For the U.S. to intervene now would mean a conflict between Trump and Putin, something Maduro surely is counting on Trump wanting to avoid. The Russians have little ideological interest in Venezuela nor an alliance with Maduro himself but are rather protecting both investment and debt in the formerly wealthy nation, banking on Maduro to provide continued stability for their lucrative deals to unfold.
Many Venezuelans are hoping that Guaidó, through Trump or other actors within the international community, can offer up a better deal or at least promise more stability and thereby strip the strongman of his allies and leave him vulnerable either to ouster or an offer to simply disappear.
On the ride back I fiddle with the ancient car radio but instead of my favorite salsa barrio, all the stations are live-airing President Maduro’s speech about the ongoing energy crisis. ”This shows that the imperialist terrorist will stop at nothing,” he says and goes on to blame the blackouts on U.S. sabotage. From the back of the car I hear José giggle for the first time since I’ve known him.
”Next he will tell us that Superman flew in and shot up the Guri power plant with his death rays,” José says between giggles and I burst into to laughter—less for the brilliant comedic stylings of my bodyguard and more for the perfectly timed release in tension.
Two hours later, the power comes back on and thrilled by the glimpse of normalcy, my Venezuelan friends and I go out to celebrate at a nearby bar. An hour into drinks, the entire country goes dark again, and though the smart thing would be to leave we end up staying in the dark together, on the 11th floor of the Palos Grandes Hotel.

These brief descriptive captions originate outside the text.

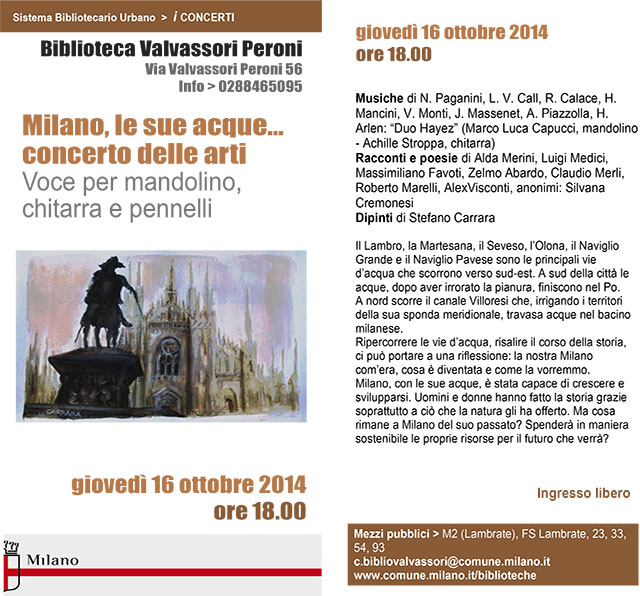 Concerto-arti-invito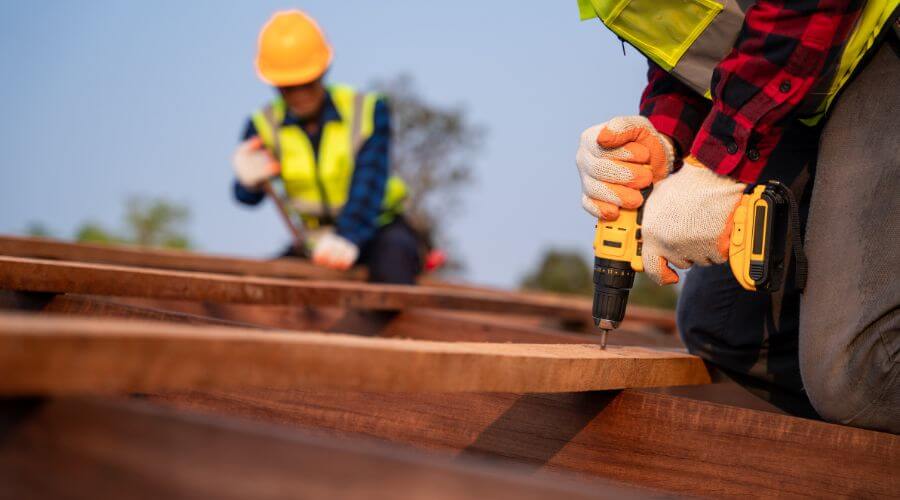 Expert top industrial roofings services in Manchester, TN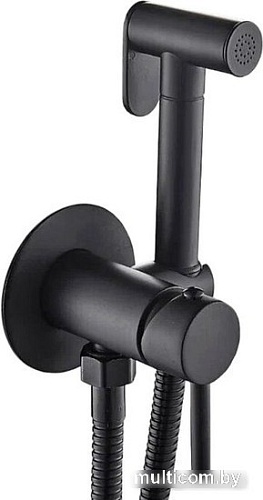 Гигиенический душ Esko SMH06 (черный)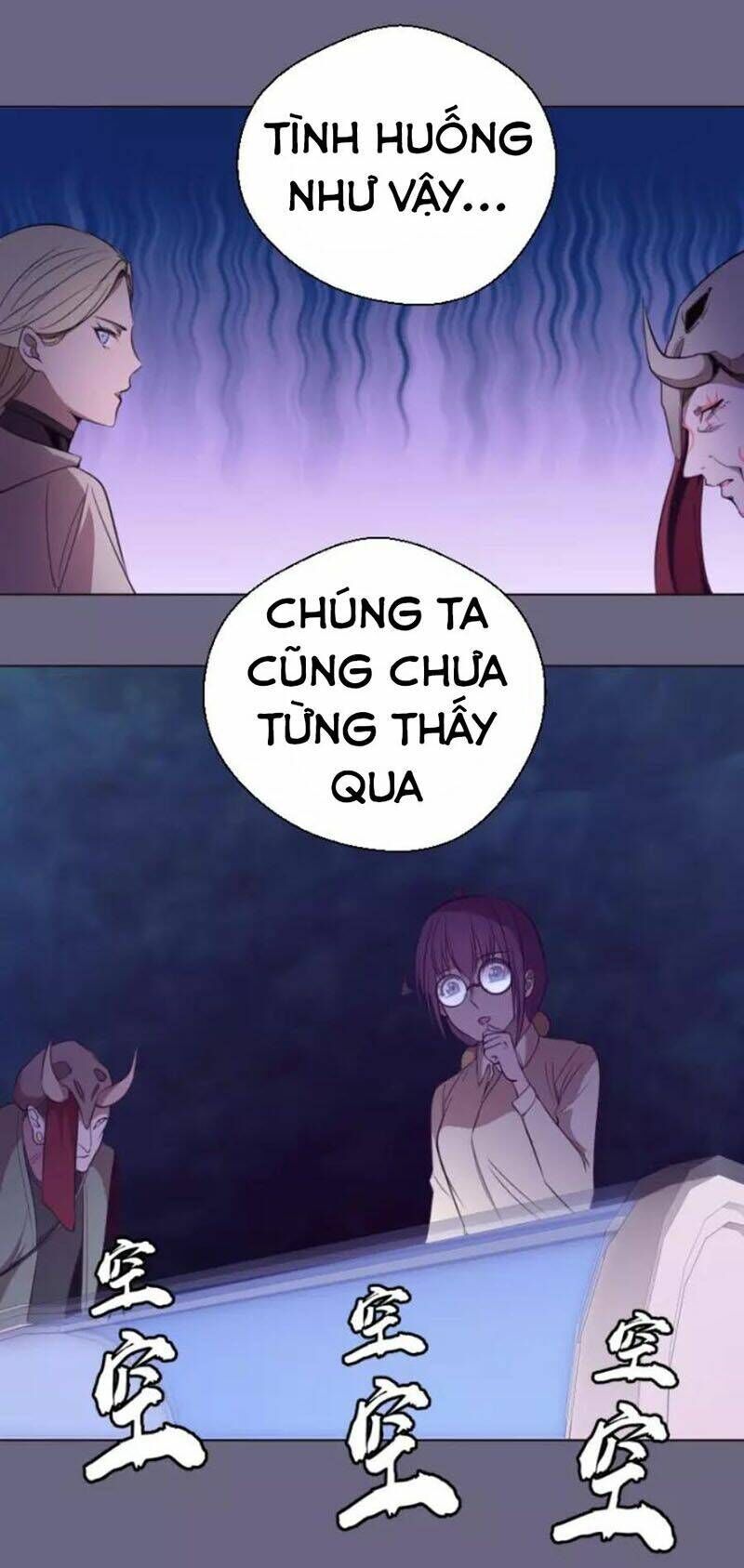 Ta Có Một Tòa Mạt Thế Mê Cung Chapter 69.2 - 40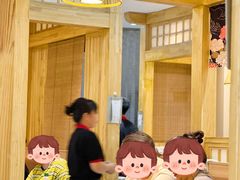 -老熟人烤肉城(马家堡店)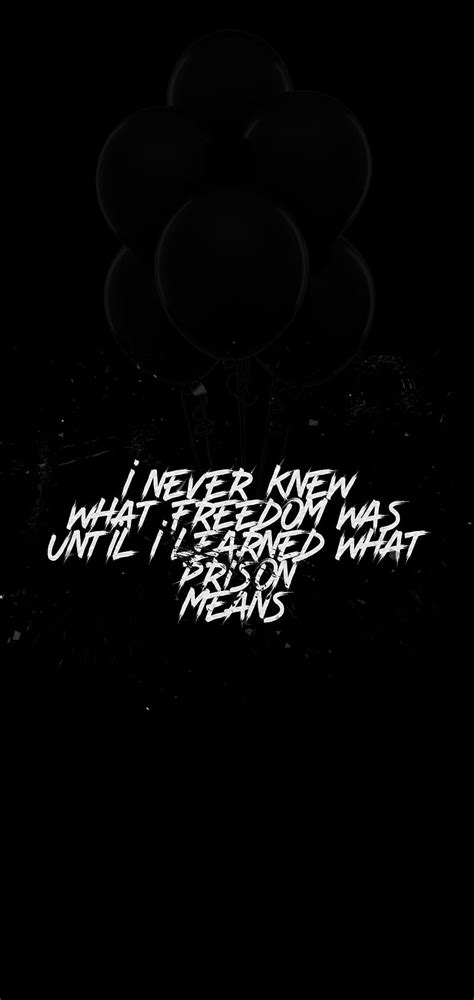 NF Deep Lyrics, sad, HD phone wallpaper | Peakpx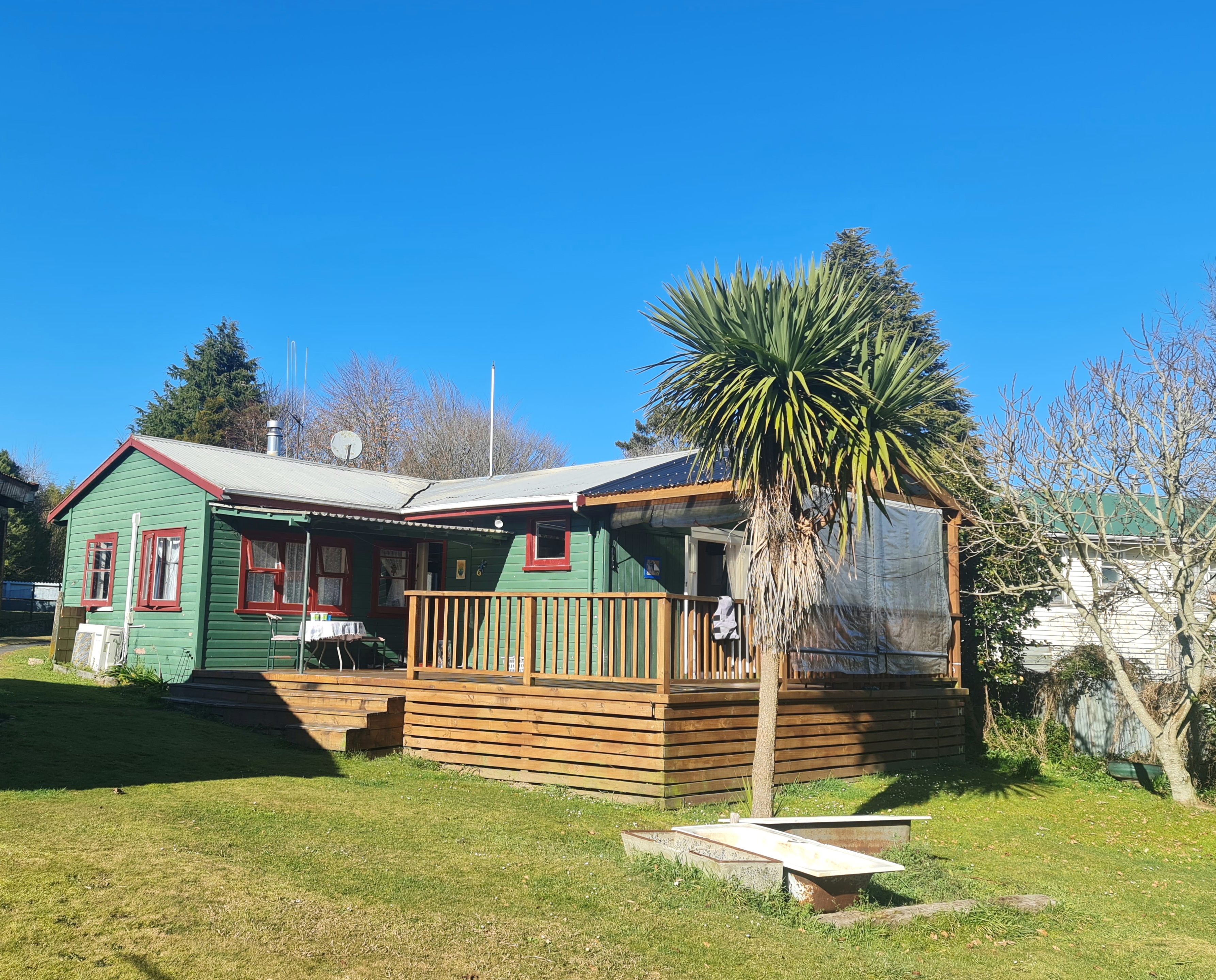 24 Grace Crescent, Tokoroa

Dressed up and made up, using our smartphone flashlights to see each other’s faces, we talk and drink and occasionally bump into each other. We had three hours of light and were flung back into the darkness but none of us seem quite ready to give up the facade of having been allowed one night out, one taste of normalcy, in the midst of all this madness.
One of the girls says, ”We should get drunk enough to march on Miraflores,” the presidential palace still occupied by Maduro, and then immediately she goes quiet, probably realizing she doesn’t know any of us nearly enough to be making such bold and illegal statements.
”I bet Maduro still has electricity, I will break into Miraflores just to charge this fucking phone,” another one chimes in and before long we have bonded over rum and misery, swapping names and stories while each drop of rum lessens the anxiety. It’s a nice moment, even beautiful, but I can’t help but think that while we sit here, the water is ever so slowly rolling back from the shore.
Somewhere out there in the darkness, the tide is turning. And coming back as a wave.